2.4. Threat Modeling and Supply Chain Risk
💡 First Principle: Threat modeling makes threat analysis systematic rather than ad hoc — forcing security architects to enumerate all the ways a system could be attacked before it's built, when fixes are cheap, rather than after deployment, when fixes are expensive and disruptive.
Supply chain risk extends the threat model beyond the organization's direct control: if an attacker can't penetrate your systems directly, they'll compromise the hardware, software, or services you buy from others and use that access as a stepping stone. SolarWinds (2020) demonstrated that even security-conscious organizations are vulnerable to supply chain attacks targeting their trusted vendors.

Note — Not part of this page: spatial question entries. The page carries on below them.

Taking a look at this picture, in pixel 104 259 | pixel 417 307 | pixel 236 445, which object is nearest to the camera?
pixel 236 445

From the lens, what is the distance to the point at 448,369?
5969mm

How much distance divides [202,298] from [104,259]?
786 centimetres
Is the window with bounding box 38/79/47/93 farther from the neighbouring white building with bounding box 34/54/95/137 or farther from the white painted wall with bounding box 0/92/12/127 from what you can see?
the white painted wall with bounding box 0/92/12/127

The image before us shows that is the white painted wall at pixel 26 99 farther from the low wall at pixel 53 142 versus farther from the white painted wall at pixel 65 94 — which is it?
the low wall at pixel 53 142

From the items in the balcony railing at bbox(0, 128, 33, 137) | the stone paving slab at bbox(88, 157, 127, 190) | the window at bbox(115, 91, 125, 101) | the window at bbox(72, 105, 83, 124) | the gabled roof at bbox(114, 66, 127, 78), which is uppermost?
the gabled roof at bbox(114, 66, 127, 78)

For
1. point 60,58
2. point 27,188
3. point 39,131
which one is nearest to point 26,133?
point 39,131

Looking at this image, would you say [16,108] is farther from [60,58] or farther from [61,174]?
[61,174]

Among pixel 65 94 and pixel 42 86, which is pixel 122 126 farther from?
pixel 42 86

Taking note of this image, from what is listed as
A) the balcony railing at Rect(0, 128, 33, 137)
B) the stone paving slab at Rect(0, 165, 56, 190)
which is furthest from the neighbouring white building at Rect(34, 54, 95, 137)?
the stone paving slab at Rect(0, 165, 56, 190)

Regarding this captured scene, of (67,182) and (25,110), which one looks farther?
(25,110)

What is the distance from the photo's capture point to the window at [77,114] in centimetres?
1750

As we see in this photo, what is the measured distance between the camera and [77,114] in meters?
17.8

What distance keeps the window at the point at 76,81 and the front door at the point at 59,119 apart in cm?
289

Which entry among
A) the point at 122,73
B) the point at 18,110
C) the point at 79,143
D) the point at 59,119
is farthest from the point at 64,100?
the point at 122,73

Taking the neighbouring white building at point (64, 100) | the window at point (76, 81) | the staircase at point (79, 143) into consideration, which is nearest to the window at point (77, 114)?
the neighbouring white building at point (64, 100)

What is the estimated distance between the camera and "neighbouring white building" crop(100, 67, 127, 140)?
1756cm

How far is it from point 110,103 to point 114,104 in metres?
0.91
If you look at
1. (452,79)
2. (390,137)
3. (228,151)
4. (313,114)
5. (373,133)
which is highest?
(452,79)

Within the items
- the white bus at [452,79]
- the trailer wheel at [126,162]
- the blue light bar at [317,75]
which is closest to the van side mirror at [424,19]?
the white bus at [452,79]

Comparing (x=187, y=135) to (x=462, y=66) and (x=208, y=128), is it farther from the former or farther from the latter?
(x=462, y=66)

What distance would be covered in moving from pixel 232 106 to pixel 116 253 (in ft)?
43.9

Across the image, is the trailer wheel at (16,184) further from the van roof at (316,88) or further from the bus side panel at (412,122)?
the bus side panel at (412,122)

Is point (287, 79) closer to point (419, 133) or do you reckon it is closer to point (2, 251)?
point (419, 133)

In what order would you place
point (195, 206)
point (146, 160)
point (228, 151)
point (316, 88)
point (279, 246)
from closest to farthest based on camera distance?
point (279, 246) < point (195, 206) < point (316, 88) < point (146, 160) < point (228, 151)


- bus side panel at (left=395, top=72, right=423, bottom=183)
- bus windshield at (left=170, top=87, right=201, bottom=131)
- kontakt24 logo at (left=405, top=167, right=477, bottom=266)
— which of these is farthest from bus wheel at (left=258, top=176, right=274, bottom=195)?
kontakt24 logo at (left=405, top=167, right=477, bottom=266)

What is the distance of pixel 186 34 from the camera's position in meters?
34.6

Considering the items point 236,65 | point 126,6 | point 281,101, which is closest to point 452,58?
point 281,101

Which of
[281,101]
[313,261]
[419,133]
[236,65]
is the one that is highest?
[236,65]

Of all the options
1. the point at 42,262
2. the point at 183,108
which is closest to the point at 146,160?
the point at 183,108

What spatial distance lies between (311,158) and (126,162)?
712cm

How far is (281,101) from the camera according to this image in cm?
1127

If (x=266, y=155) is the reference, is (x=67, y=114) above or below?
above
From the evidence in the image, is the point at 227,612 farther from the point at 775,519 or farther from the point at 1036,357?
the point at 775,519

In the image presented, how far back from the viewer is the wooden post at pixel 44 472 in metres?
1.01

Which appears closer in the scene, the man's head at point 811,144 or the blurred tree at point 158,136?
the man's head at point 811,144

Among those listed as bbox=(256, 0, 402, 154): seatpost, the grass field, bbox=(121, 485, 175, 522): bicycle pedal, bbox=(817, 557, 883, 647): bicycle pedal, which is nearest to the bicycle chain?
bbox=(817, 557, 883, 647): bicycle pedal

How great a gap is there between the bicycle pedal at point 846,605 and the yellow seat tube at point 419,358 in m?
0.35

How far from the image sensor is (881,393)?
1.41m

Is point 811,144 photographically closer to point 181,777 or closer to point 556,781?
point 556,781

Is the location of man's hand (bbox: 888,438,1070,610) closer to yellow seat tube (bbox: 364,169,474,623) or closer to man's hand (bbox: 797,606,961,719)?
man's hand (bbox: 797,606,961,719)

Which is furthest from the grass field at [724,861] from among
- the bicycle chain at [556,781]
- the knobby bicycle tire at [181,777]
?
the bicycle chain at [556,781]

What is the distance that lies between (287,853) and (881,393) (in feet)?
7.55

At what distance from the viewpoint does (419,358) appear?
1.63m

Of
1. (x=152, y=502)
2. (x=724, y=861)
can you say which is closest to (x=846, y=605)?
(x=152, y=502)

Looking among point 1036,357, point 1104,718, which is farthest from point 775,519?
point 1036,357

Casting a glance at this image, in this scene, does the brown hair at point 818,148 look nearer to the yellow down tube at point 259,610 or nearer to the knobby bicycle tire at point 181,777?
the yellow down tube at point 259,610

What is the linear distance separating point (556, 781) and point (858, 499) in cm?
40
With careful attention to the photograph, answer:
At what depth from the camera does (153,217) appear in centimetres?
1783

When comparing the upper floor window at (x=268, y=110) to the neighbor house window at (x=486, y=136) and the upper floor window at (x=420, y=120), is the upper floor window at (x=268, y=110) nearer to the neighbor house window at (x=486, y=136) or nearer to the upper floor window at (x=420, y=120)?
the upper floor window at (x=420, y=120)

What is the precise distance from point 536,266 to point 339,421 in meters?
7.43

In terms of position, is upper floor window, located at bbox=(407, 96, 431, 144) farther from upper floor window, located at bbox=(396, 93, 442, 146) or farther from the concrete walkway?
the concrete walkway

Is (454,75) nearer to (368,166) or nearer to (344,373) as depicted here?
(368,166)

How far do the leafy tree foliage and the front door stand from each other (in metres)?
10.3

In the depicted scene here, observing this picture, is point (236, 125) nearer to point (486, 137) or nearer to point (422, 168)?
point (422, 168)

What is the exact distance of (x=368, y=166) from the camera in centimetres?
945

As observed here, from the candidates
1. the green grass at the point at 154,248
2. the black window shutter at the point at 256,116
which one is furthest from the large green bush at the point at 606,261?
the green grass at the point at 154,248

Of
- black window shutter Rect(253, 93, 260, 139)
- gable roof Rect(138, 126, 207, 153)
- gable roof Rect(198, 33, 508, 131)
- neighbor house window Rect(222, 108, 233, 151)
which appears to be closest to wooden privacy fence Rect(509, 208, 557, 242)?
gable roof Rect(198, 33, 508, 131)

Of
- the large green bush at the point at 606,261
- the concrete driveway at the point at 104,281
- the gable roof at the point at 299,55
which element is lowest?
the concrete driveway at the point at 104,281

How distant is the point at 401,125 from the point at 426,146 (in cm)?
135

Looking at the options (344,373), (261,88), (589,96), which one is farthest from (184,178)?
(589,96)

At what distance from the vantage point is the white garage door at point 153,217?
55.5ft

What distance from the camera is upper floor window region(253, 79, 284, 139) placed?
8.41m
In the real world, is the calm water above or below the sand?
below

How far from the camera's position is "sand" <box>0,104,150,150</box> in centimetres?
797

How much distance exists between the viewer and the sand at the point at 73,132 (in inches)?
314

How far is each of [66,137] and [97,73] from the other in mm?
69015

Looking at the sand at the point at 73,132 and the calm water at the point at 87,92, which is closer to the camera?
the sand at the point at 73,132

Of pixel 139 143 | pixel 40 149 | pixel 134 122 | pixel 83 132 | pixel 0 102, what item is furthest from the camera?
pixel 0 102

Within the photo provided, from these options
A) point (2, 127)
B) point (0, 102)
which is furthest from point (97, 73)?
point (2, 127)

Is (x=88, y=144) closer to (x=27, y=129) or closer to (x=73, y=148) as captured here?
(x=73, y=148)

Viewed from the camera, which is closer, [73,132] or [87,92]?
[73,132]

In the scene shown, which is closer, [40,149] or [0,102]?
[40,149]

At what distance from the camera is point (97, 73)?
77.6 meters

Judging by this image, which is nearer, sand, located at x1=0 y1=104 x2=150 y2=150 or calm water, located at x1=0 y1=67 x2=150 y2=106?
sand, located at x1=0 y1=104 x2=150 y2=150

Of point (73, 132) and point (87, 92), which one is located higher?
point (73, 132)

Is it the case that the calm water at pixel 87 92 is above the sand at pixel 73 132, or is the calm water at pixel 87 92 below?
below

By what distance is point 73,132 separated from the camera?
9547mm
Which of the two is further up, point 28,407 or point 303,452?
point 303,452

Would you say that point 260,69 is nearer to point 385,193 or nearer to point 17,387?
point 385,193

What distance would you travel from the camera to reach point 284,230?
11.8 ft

Why this matters: Threat modeling and SCRM are increasingly weighted on modern CISSP exams as organizations recognize that perimeter-focused security fails when threats enter via trusted supply chain relationships. Questions will test when to apply which methodology and what controls address supply chain-specific risks.
⚠️ Common Misconception: Many candidates think air-gapped systems cannot be compromised remotely. Air gaps prevent direct network attacks, but supply chain attacks (compromised firmware or hardware before installation), removable media, and RF side-channel attacks have all been demonstrated against air-gapped systems. Stuxnet is the canonical example — delivered via USB to air-gapped Iranian nuclear centrifuge controllers.